— Challenge —
Copy out everything from the line containing "What sits higher" down to the end of the rows below, without changing a character.
__________________________________________________
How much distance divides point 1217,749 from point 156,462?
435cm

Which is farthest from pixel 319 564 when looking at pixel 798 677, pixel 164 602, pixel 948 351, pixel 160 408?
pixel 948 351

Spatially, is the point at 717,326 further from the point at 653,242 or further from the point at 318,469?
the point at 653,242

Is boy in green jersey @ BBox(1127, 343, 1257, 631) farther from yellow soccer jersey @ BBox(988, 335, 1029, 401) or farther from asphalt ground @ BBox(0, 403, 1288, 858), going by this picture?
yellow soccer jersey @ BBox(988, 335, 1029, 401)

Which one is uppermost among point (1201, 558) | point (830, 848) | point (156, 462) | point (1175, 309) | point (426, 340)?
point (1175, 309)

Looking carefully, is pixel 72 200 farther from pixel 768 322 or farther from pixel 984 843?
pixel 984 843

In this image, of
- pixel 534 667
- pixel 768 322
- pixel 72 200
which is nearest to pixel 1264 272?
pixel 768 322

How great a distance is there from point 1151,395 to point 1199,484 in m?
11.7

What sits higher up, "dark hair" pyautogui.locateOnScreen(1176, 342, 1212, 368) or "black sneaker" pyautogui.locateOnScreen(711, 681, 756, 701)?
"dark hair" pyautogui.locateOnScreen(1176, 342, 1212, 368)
__________________________________________________
— Task result —
What sits higher up, "dark hair" pyautogui.locateOnScreen(1176, 342, 1212, 368) or "black sneaker" pyautogui.locateOnScreen(711, 681, 756, 701)?
"dark hair" pyautogui.locateOnScreen(1176, 342, 1212, 368)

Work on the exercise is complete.